Except endless arguments and flaming social media threads that ultimately accomplish even less.

Evidence: Hillary did not win in 2016. And Kellyanne is still talking.

And so, I sat on the banks and let the endless river of potential column topics just float on past (and wow, did the current occupant of the White House float plenty of jetsam downstream). Some looked mighty tempting, but all in all… I just let it drift on by and got reacquainted with myself instead. I didn’t even produce a pithy column on turning 60, as I had when I turned 40 and 50 because… does it really matter? It’s a number. It’s also a lot of judgment. Are we done with “OK, Boomer” yet? That’s about as five minutes ago as “five minutes ago.”

Other than the joints in my hands having some pesky arthritis from all that tapping on a keyboard for nearly 30 years, what’s the point obsessing over that number?

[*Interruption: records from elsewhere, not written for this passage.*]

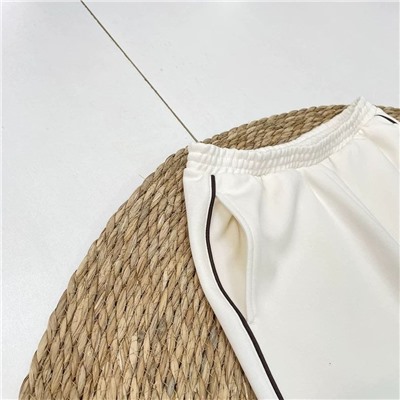 Женские трикотажные штаны с карманами в боковом шве  МАА*Г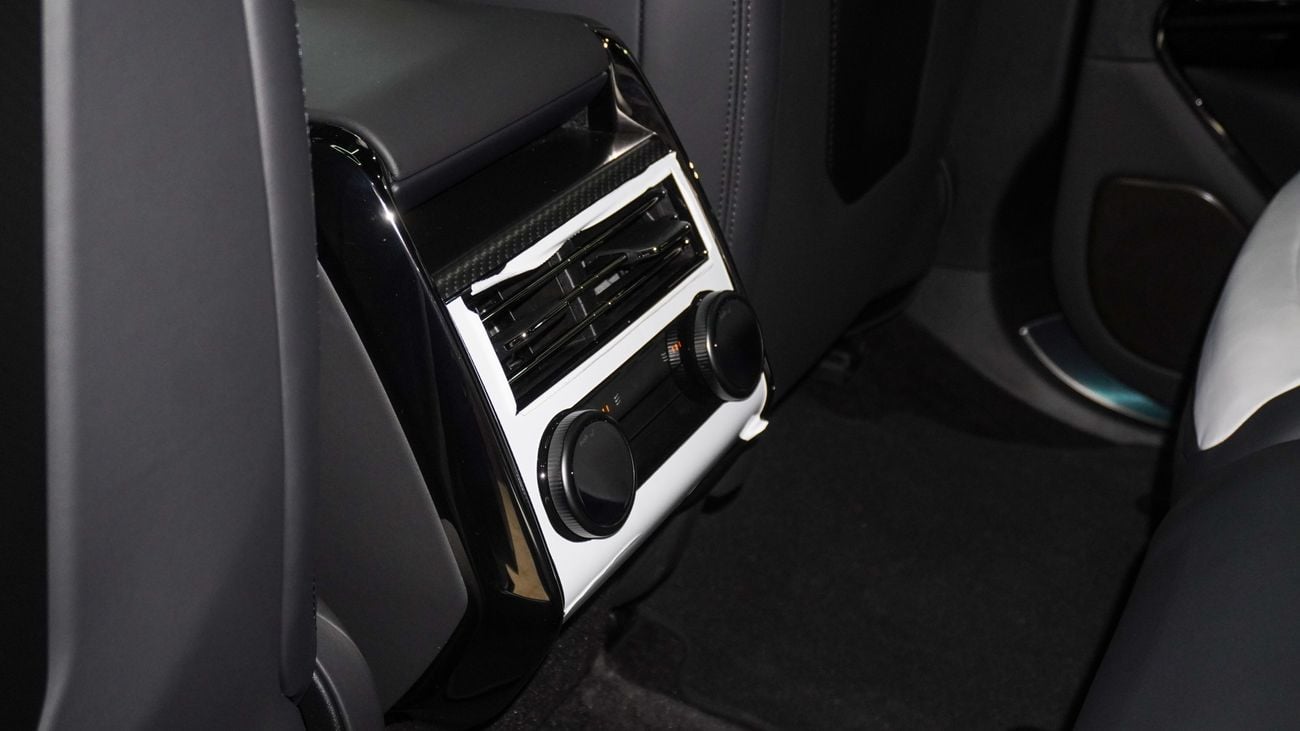 Land Rover Range Rover SVR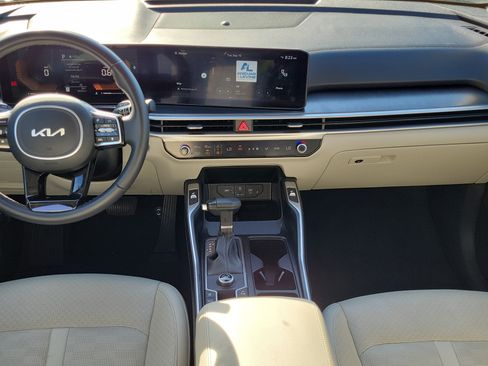 Used 2024 Kia Sorento S w/ Panoramic Sunroof Package FWD image 14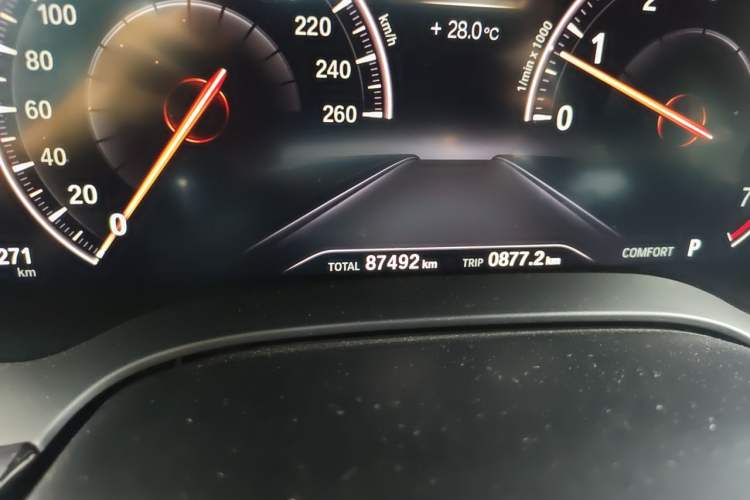 Used BMW 5 Series 2019 530i M Sport Package Odometer Close Up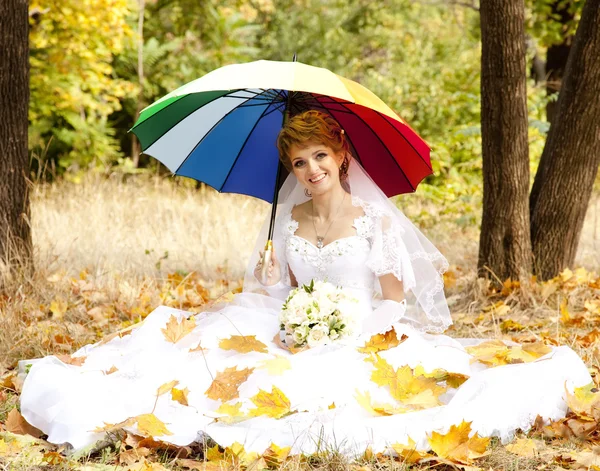 Krásná nevěsta v parku — Stock fotografie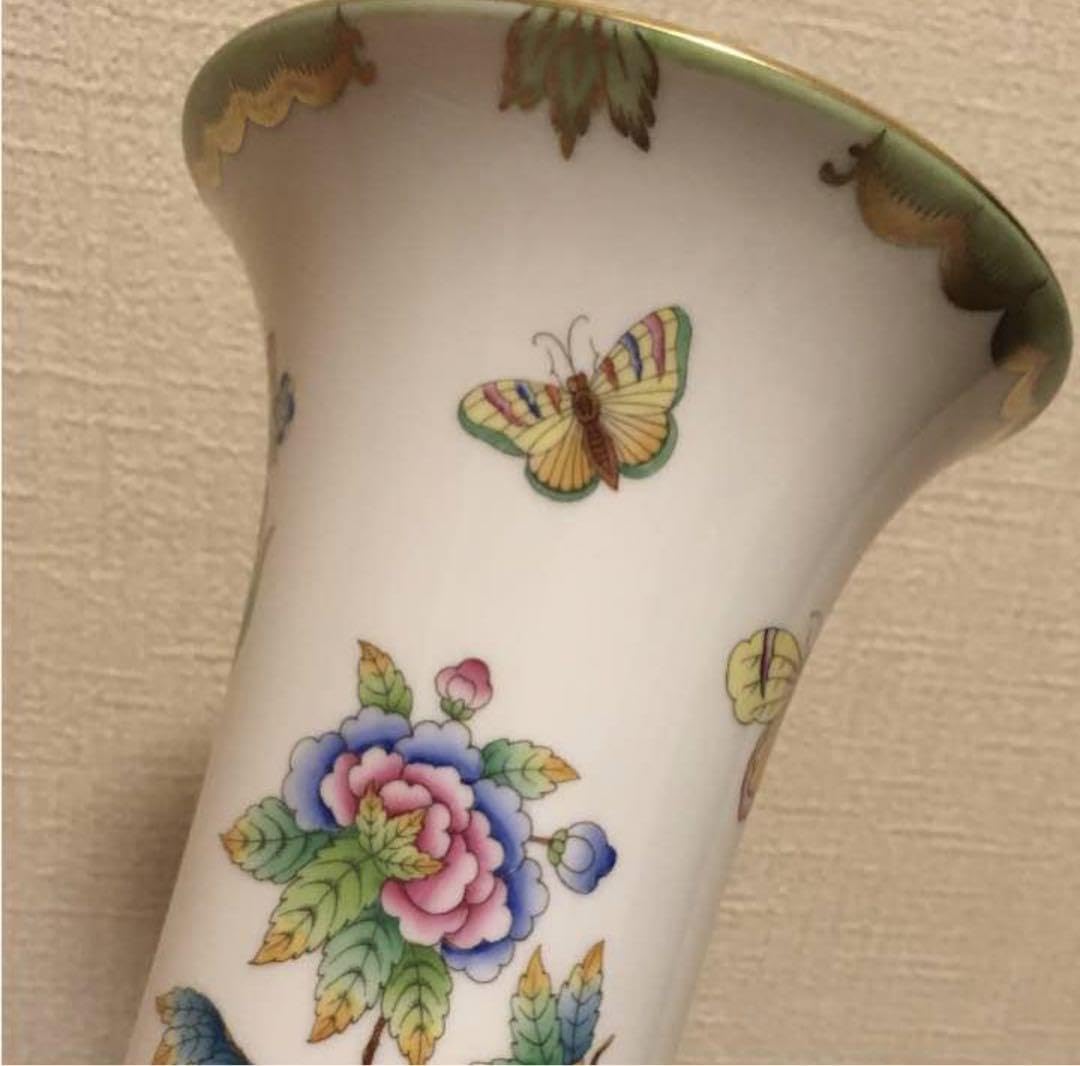 ヘレンド ヴィクトリアブーケ ウィーンの薔薇 Amazon.co.jp: ヘレンド ヴィクトリアブーケ ウィーンの薔薇 ホビー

Is 60 all that different from 59? (Here’s a short story on that: No.) Besides, it’s not about the time you’ve spent on earth as much as it is about how you spend the time that’s left. And what’s left is pure gold, and must be spent wisely. I’m not squandering it on tempest-in-a-teapot mudslinging anymore, whether in print or online. It’s just sad and tired, and does nothing to improve anything. I’ve lost the urge to prove that I’m right. It’s good enough that I know that for myself. All of y’all will have to figure it out for yourselves.

All that said, I’ll try to do a better job of blogging (good Goddess that sounds so weird and wrong… it’s like a new haircut… I guess I’ll get used to it) here and there. I’ll aim to do a better job of dusting and knocking the cobwebs down from time to time. (Disclaimer: I’m a shitty housekeeper.)

Anyway, onward to a new year, a new decade, and a new trajectory!